• What is being asked:
Return the lines below verbatim, leaving out the pictures.

┌─ Exercise inputs

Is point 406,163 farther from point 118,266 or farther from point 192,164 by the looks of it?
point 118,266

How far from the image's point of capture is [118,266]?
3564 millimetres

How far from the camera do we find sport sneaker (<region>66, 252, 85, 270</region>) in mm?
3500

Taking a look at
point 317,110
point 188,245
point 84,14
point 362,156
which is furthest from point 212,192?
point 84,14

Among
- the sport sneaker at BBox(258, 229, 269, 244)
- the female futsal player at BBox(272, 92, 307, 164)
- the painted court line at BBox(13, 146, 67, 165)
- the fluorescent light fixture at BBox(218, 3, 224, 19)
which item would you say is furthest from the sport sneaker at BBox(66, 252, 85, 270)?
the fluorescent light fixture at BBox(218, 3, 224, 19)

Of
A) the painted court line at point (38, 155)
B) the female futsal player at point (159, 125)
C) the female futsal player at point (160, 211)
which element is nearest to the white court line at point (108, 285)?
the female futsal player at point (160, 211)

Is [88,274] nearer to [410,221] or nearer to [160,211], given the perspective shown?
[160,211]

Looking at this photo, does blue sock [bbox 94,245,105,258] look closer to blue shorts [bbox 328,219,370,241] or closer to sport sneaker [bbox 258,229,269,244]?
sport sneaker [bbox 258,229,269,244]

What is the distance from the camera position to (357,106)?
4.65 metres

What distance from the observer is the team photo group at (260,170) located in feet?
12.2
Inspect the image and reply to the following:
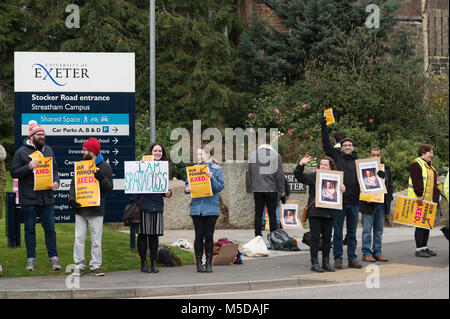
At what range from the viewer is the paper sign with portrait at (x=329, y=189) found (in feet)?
39.5

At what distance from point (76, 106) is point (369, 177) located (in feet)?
16.1

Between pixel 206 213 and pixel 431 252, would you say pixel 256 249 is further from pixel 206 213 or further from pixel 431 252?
pixel 431 252

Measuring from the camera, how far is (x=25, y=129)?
13.4 metres

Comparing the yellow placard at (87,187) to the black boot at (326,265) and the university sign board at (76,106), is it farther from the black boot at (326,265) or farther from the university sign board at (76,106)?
the black boot at (326,265)

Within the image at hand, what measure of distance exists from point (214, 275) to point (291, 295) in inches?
72.0

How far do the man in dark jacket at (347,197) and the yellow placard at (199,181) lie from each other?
195 centimetres

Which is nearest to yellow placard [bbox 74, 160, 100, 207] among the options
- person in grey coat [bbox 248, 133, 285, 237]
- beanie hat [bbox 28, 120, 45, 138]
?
beanie hat [bbox 28, 120, 45, 138]

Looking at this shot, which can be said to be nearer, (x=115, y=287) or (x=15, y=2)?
(x=115, y=287)

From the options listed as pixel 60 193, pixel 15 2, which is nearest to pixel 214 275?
pixel 60 193

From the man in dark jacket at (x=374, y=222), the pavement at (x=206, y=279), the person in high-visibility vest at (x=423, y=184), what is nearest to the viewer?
the pavement at (x=206, y=279)

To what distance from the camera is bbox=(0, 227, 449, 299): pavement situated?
10516 millimetres

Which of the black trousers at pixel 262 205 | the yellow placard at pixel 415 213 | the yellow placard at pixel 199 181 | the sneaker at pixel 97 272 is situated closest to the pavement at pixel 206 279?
the sneaker at pixel 97 272

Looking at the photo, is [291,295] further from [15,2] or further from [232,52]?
[15,2]

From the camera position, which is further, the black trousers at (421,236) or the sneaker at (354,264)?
the black trousers at (421,236)
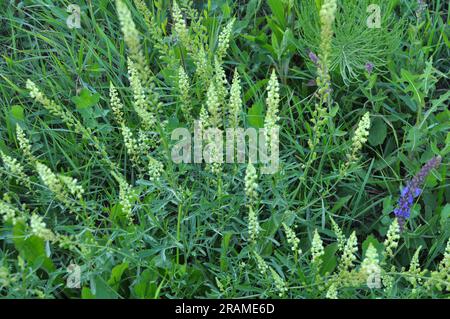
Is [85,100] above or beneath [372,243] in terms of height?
above

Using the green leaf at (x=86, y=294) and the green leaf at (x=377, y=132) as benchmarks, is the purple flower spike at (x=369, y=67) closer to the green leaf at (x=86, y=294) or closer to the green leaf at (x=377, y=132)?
the green leaf at (x=377, y=132)

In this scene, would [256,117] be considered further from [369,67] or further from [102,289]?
[102,289]

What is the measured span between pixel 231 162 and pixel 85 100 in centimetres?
81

└─

• Task answer:
Is point 406,163 farther from point 118,266 or farther from point 192,164 by the looks of it?
point 118,266

How far from the image's point of capture is [118,266]?
3564 millimetres

How far from the camera do we find sport sneaker (<region>66, 252, 85, 270</region>) in mm?
3500

Taking a look at
point 317,110
point 188,245
point 84,14
point 362,156
which is furthest from point 212,192?
point 84,14

Among
- the sport sneaker at BBox(258, 229, 269, 244)
- the female futsal player at BBox(272, 92, 307, 164)
- the painted court line at BBox(13, 146, 67, 165)
- the fluorescent light fixture at BBox(218, 3, 224, 19)
which item would you say is furthest from the sport sneaker at BBox(66, 252, 85, 270)?
the fluorescent light fixture at BBox(218, 3, 224, 19)

Of
A) the painted court line at point (38, 155)
B) the female futsal player at point (159, 125)
C) the female futsal player at point (160, 211)
which element is nearest to the white court line at point (108, 285)?
the female futsal player at point (160, 211)

Is [88,274] nearer to [410,221] or nearer to [160,211], given the perspective shown?
[160,211]

Looking at this photo, does blue sock [bbox 94,245,105,258] look closer to blue shorts [bbox 328,219,370,241] or closer to sport sneaker [bbox 258,229,269,244]?
sport sneaker [bbox 258,229,269,244]

What is the distance from the camera position to (357,106)?
4.65 metres

What distance from the observer is the team photo group at (260,170) located in feet?
12.2
Inspect the image and reply to the following:
At what range from the viewer is the paper sign with portrait at (x=329, y=189) found (in feet)?
39.5

At what distance from point (76, 106) is point (369, 177) located (in feet)?
16.1

Between pixel 206 213 and pixel 431 252, would you say pixel 256 249 is further from pixel 206 213 or further from pixel 431 252?
pixel 431 252

Measuring from the camera, how far is (x=25, y=129)?
13.4 metres

Comparing the yellow placard at (87,187) to the black boot at (326,265) and the university sign board at (76,106), is it farther from the black boot at (326,265) or farther from the university sign board at (76,106)?
the black boot at (326,265)

Within the image at hand, what measure of distance exists from point (214, 275) to point (291, 295) in inches?
72.0

How far do the man in dark jacket at (347,197) and the yellow placard at (199,181) lie from each other?
195 centimetres

Which is nearest to yellow placard [bbox 74, 160, 100, 207] among the options
- person in grey coat [bbox 248, 133, 285, 237]
- beanie hat [bbox 28, 120, 45, 138]
?
beanie hat [bbox 28, 120, 45, 138]

Looking at this shot, which can be said to be nearer, (x=115, y=287) or (x=15, y=2)?
(x=115, y=287)

From the options listed as pixel 60 193, pixel 15 2, which is nearest to pixel 214 275?
pixel 60 193

From the man in dark jacket at (x=374, y=222), the pavement at (x=206, y=279), the person in high-visibility vest at (x=423, y=184), what is nearest to the viewer?
the pavement at (x=206, y=279)

To what distance from the camera is bbox=(0, 227, 449, 299): pavement situated?
10516 millimetres

Which of the black trousers at pixel 262 205 | the yellow placard at pixel 415 213 | the yellow placard at pixel 199 181 | the sneaker at pixel 97 272 is situated closest to the pavement at pixel 206 279?
the sneaker at pixel 97 272

Looking at the photo, is [291,295] further from [15,2] or further from [232,52]?
[15,2]

From the camera position, which is further, the black trousers at (421,236) or the sneaker at (354,264)?
the black trousers at (421,236)
Is [85,100] above or beneath [372,243] in terms of height?
above

Using the green leaf at (x=86, y=294) and the green leaf at (x=377, y=132) as benchmarks, is the purple flower spike at (x=369, y=67) closer to the green leaf at (x=86, y=294) or closer to the green leaf at (x=377, y=132)?
the green leaf at (x=377, y=132)

In this scene, would [256,117] be considered further from [369,67] or further from [102,289]?
[102,289]

What is the measured span between pixel 231 162 and pixel 85 100 in centimetres?
81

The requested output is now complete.